What to produce: Exclude the pictures, then copy word for word the lines running from the beginning of the records through the line with "Something's Steeping Vanilla".

/---

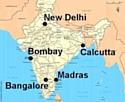 Publicis investit en Inde dans le marketing numérique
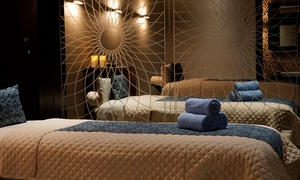 Ayana Spa at Bab Al Qasr Hotel: Choice of Spa Pamper Package with Pool and Beach access at 5* Ayana Spa at Bab Al Qasr Hotel (Up to 56% Off)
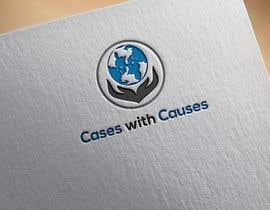 #202 para Design a Logo for a Custom Cell Phone Case Company por sagorak47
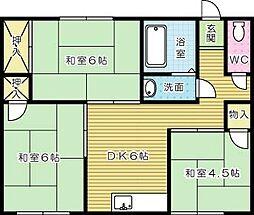 松股アパート[201号室]の間取り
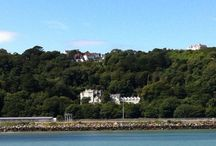 Writers Holiday, Fishguard - learn to write & draw & paint / Random pictures from the Writers Holiday gathering July 2016.  Fabulous place, wonderful people, yummy food, great course for writing and for painting.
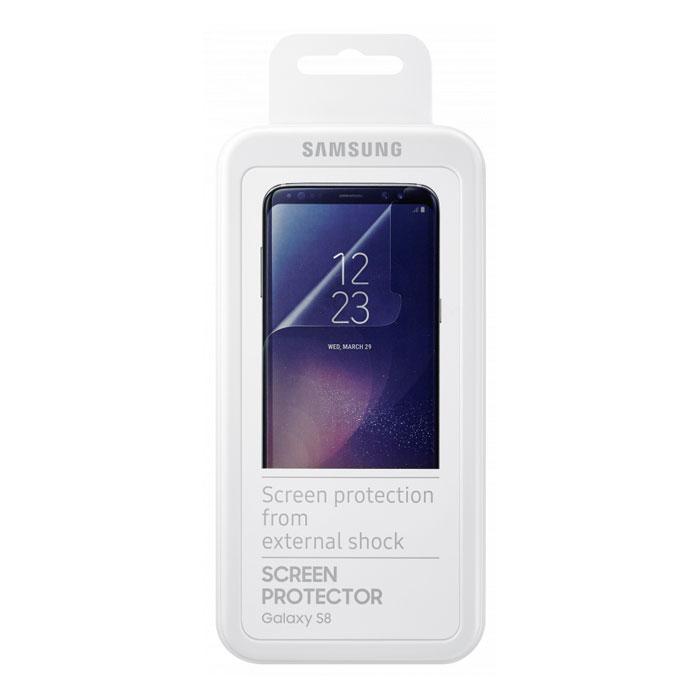 Защитная плёнка Samsung ET-FG950CTEGRU для Samsung Galaxy S8 SM-G950, Прозрачная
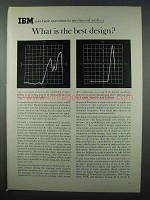1962 IBM Computers Ad - What is the Best Design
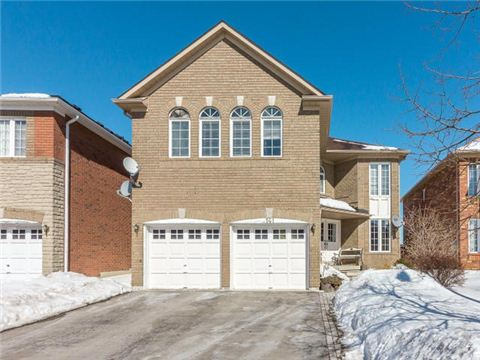 Main Photo: 141 Sunny Meadow Boulevard in Brampton: Sandringham-Wellington House (2-Storey) for sale : MLS® # W3134040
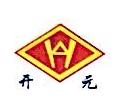 安平县开元丝网滤布有限公司 最新采购和商业信息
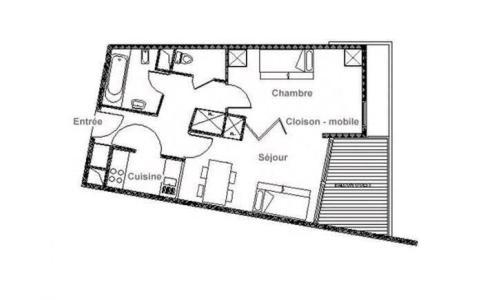 Location au ski Appartement divisible 2 pièces 4 personnes (212) - Résidence les Soldanelles B - Les Menuires - Plan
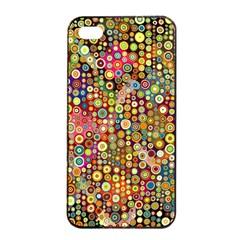 Multicolored Retro Spots Polka Dots Pattern Apple Iphone 4/4s Seamless Case (black) by EDDArt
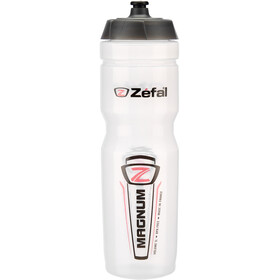 Zefal Magnum Drinking Bottle 1000ml transparent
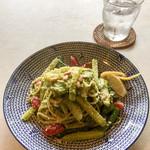 プリムローズ - インゲン、鶏肉のポッシェ、ジャガイモの自家菜園バジルのジェノベーゼ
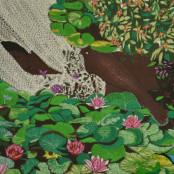 Mafafo, Kimathi | Metamorphesis 3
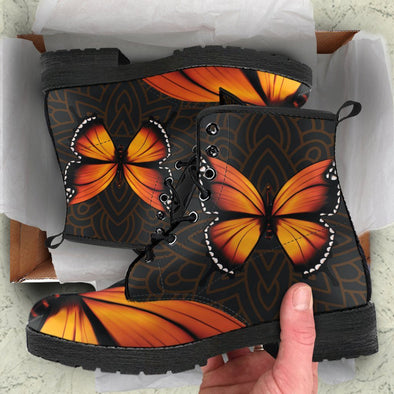 Monarch Butterfly Boots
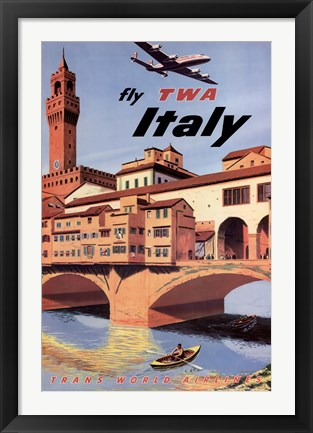 Framed Fly To Italy Print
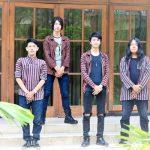 DEJIKAI Band Berdjoeang Berani Djoedjoer dan Kasih Sayang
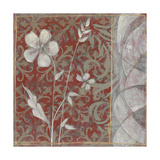 Taupe and Cinnabar Tapestry II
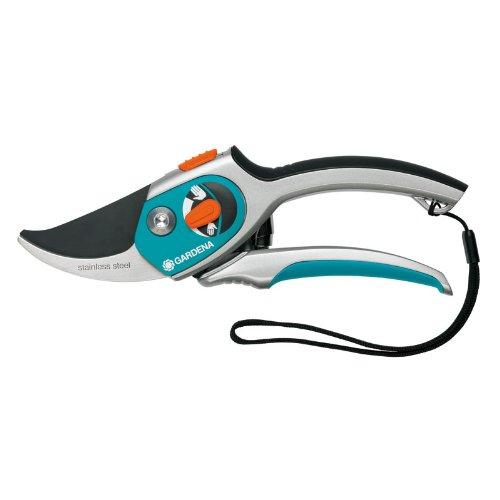 Gardena 8792 Comfort Vario Bypass Hand Pruner With 3/4-Inch Cut
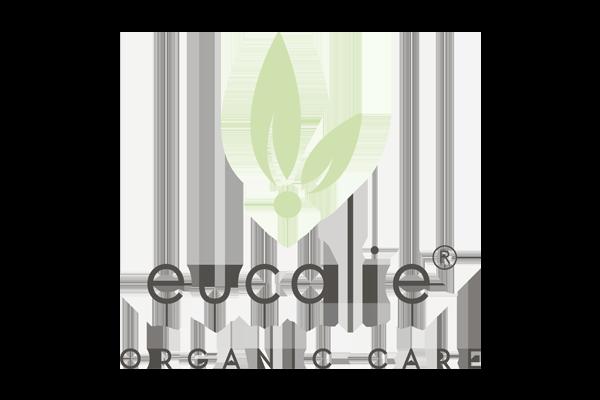Eucalie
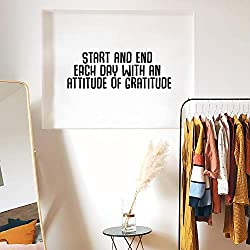 Image: Vinyl Art Wall Decal | Start Every Day with an Attitude of Gratitude | Motivational Life Quotes | Home Office Wall Decoration | Positive Thinking | Bedroom, Living Room, Wall Decor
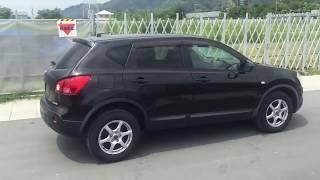 Видео-тест автомобиля Nissan Dualis ( Knj10-201496, Mr20de, черный, 2008г)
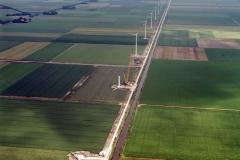 Wieringermeer Westfriesedijk bouw Windmolen Turbines 2002 lfh 020708011-045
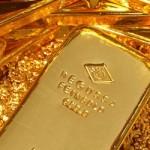 Giá vàng thế giới đối diện với tuần giảm thứ hai liên tiếp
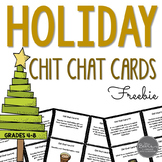 Winter Holiday Chit Chat Cards FREEBIE for Grades 4-8 Comm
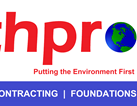 EarthPro Limited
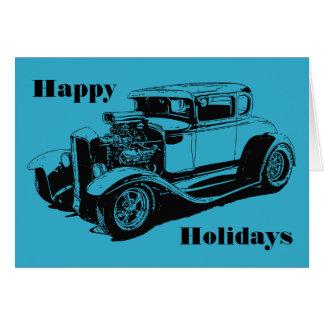 Frohe Feiertage 1931 5 Fenster-Coupé Grußkarte
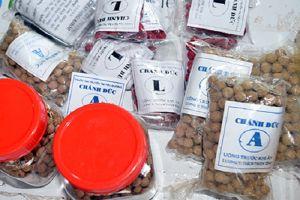 Cần Thơ: Phát hiện 312.600 viên thuốc trị tiểu đường không rõ nguồn gốc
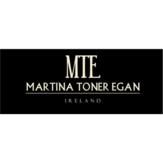 €75 MTE Living Gift Voucher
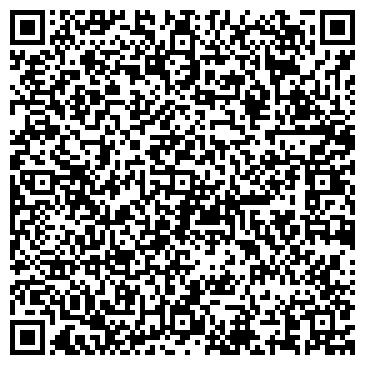 QR-код с контактной информацией организации КАЛИНИНГРАДСКАЯ Ж/Д КОМБИНАТ ПИТАНИЯ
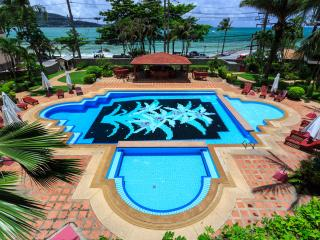 2 Bedroom Apt Beach Front Sea View Patong 237 - Patong vacation rentals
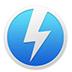 DAEMON Tools Lite(鏡像處理文件) V10.60.283 綠色免費版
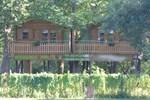Отель Châlets Camping Belle Rivière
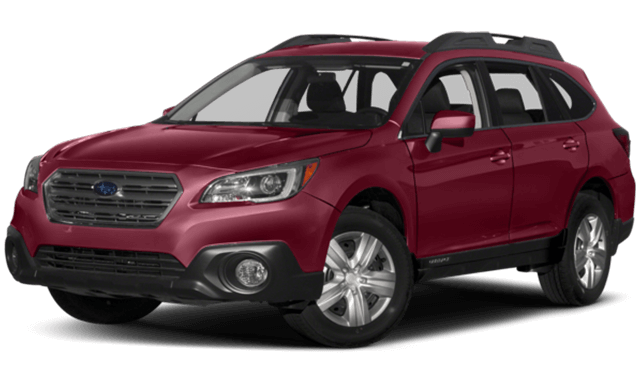 2018 Subaru Outback Comparison
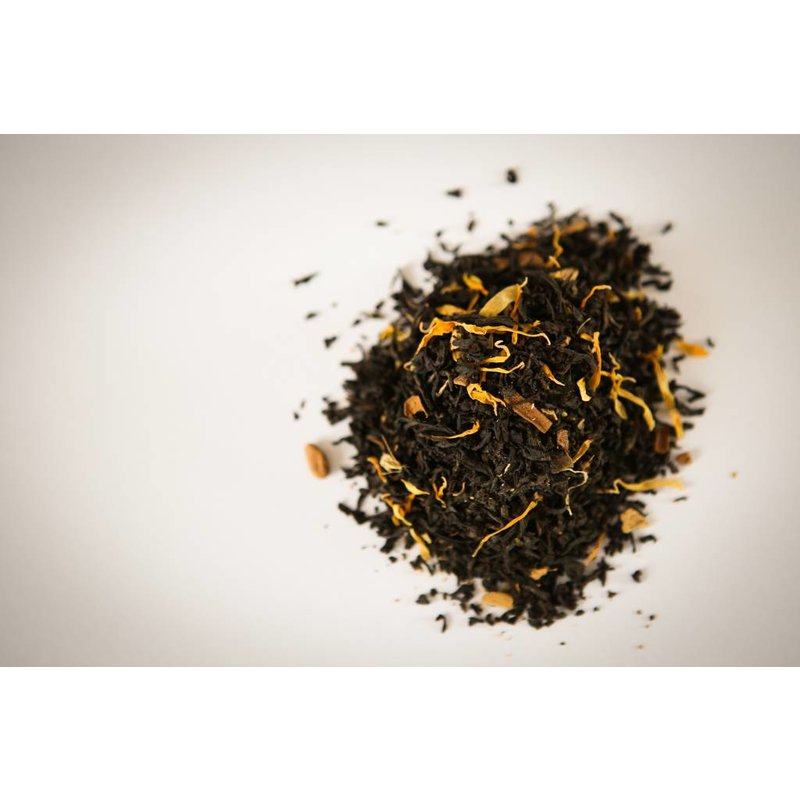 Something's Steeping Vanilla Chai Tea - 80 grams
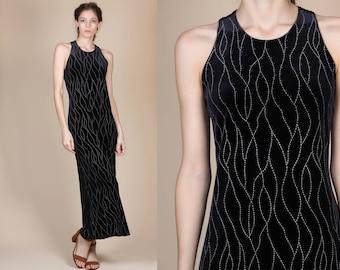 90s Velvet Bodycon Leaf Print Dress - Medium // Vintage Black White Ankle Length Grunge Maxi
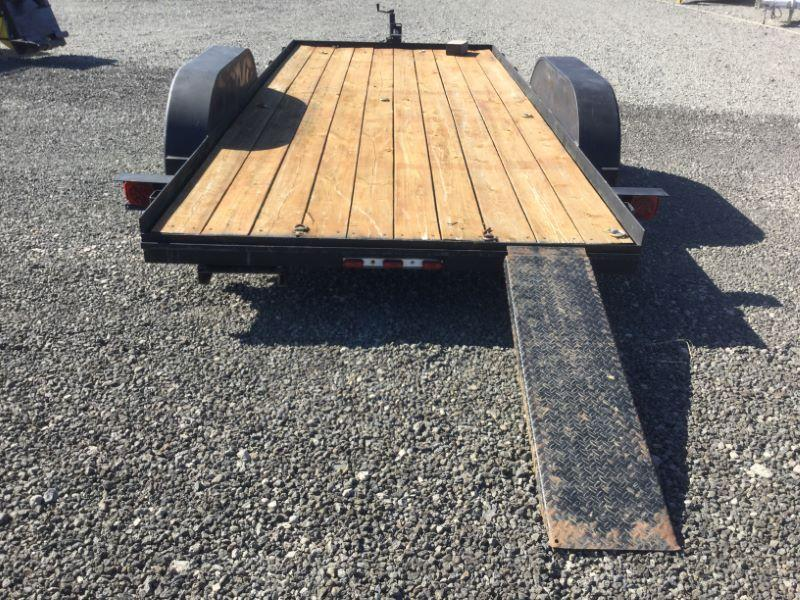 2006 Other OPEN 16FT Car / Racing Trailer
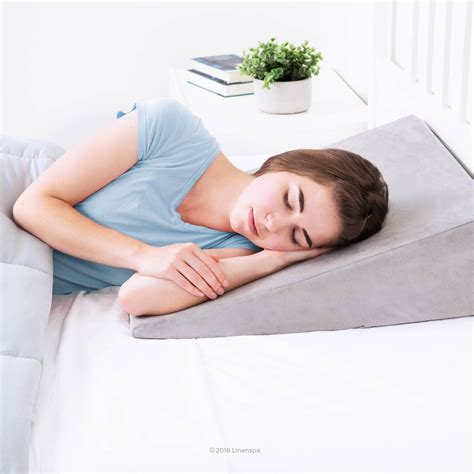 best pillow for back sleepers with apnea apnea pillows for side sleepers contour memory foam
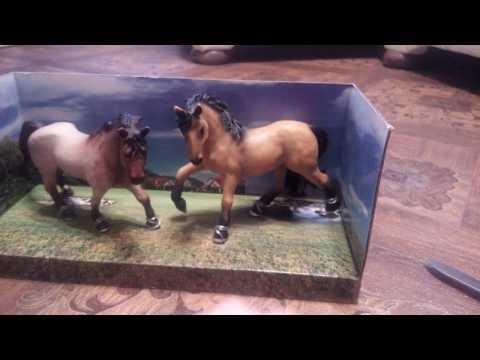Обзор на лошадок (Schleich) Farmlife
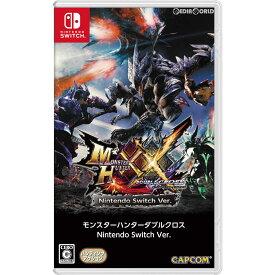 【中古】[Switch]モンスターハンターダブルクロス(MHXX / Monster Hunter Double Cross) Nintendo Switch Ver.(ニンテンドースイッチバージョン)(20170825)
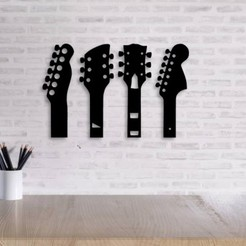Download 3D printer model Guitar Neck Wall Decoration ( set of 5 models ), 3dprintlines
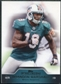 2011 Topps Precision #44 Brandon Marshall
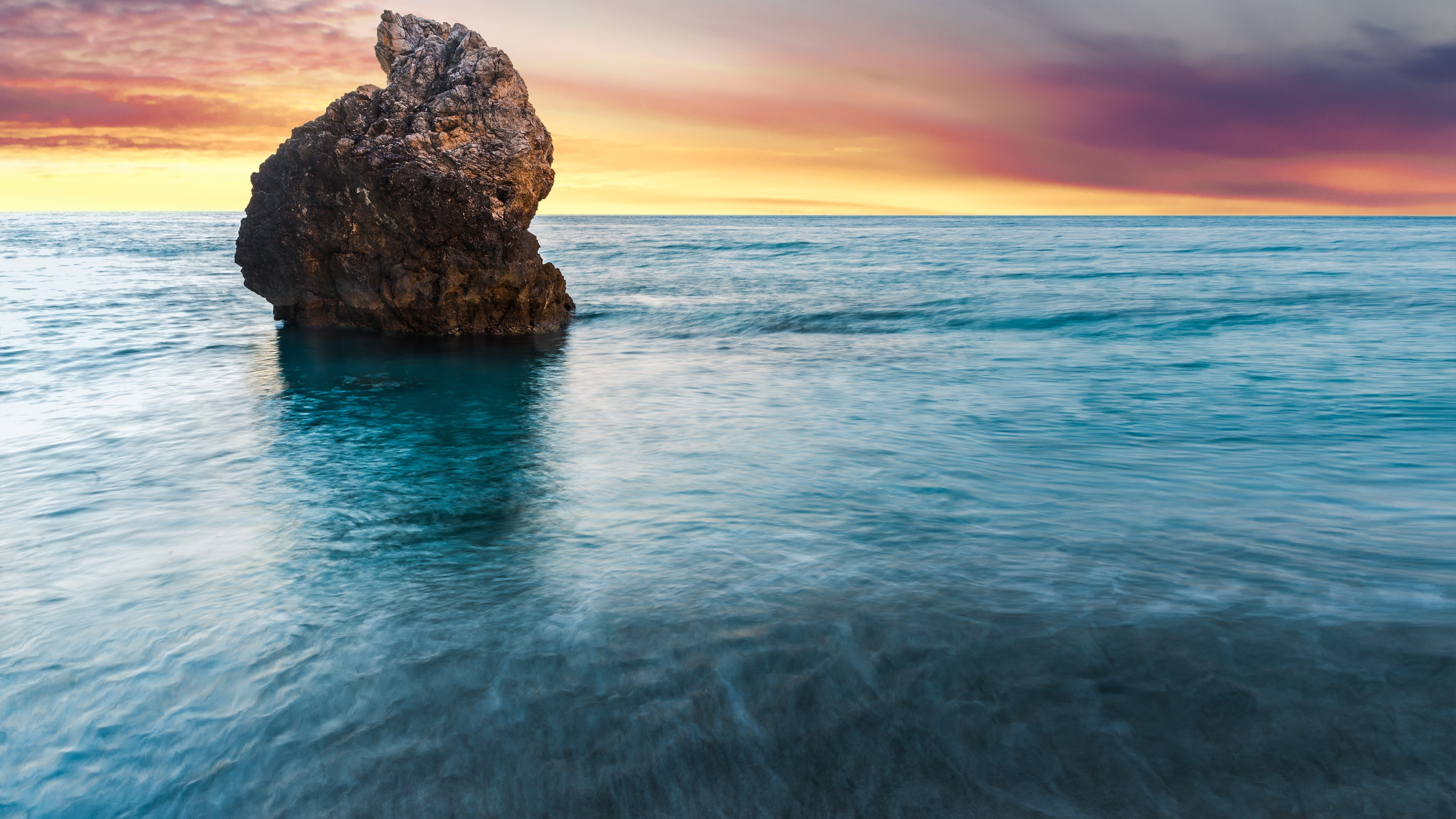 Beach Rock Lefkada Greece 4K Ultra HD Desktop Wallpaper Uploaded by  DesktopWalls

\---

Answer to the exercise:
 Publicis investit en Inde dans le marketing numérique
 Ayana Spa at Bab Al Qasr Hotel: Choice of Spa Pamper Package with Pool and Beach access at 5* Ayana Spa at Bab Al Qasr Hotel (Up to 56% Off)
 #202 para Design a Logo for a Custom Cell Phone Case Company por sagorak47
 松股アパート[201号室]の間取り
 Writers Holiday, Fishguard - learn to write & draw & paint / Random pictures from the Writers Holiday gathering July 2016.  Fabulous place, wonderful people, yummy food, great course for writing and for painting.
 Защитная плёнка Samsung ET-FG950CTEGRU для Samsung Galaxy S8 SM-G950, Прозрачная
1962 IBM Computers Ad - What is the Best Design
 Main Photo: 141 Sunny Meadow Boulevard in Brampton: Sandringham-Wellington House (2-Storey) for sale : MLS® # W3134040
 安平县开元丝网滤布有限公司 最新采购和商业信息
 Location au ski Appartement divisible 2 pièces 4 personnes (212) - Résidence les Soldanelles B - Les Menuires - Plan
 Multicolored Retro Spots Polka Dots Pattern Apple Iphone 4/4s Seamless Case (black) by EDDArt
 Zefal Magnum Drinking Bottle 1000ml transparent
 プリムローズ - インゲン、鶏肉のポッシェ、ジャガイモの自家菜園バジルのジェノベーゼ
 Mafafo, Kimathi | Metamorphesis 3
 Monarch Butterfly Boots
 Framed Fly To Italy Print
 DEJIKAI Band Berdjoeang Berani Djoedjoer dan Kasih Sayang
 Taupe and Cinnabar Tapestry II
 Gardena 8792 Comfort Vario Bypass Hand Pruner With 3/4-Inch Cut
Eucalie
 Image: Vinyl Art Wall Decal | Start Every Day with an Attitude of Gratitude | Motivational Life Quotes | Home Office Wall Decoration | Positive Thinking | Bedroom, Living Room, Wall Decor
 Видео-тест автомобиля Nissan Dualis ( Knj10-201496, Mr20de, черный, 2008г)
 Wieringermeer Westfriesedijk bouw Windmolen Turbines 2002 lfh 020708011-045
 Giá vàng thế giới đối diện với tuần giảm thứ hai liên tiếp
 Winter Holiday Chit Chat Cards FREEBIE for Grades 4-8 Comm
 EarthPro Limited
 Frohe Feiertage 1931 5 Fenster-Coupé Grußkarte
 Cần Thơ: Phát hiện 312.600 viên thuốc trị tiểu đường không rõ nguồn gốc
 €75 MTE Living Gift Voucher
 QR-код с контактной информацией организации КАЛИНИНГРАДСКАЯ Ж/Д КОМБИНАТ ПИТАНИЯ
 2 Bedroom Apt Beach Front Sea View Patong 237 - Patong vacation rentals
 DAEMON Tools Lite(鏡像處理文件) V10.60.283 綠色免費版
Отель Châlets Camping Belle Rivière
 2018 Subaru Outback Comparison
 Something's Steeping Vanilla Chai Tea - 80 grams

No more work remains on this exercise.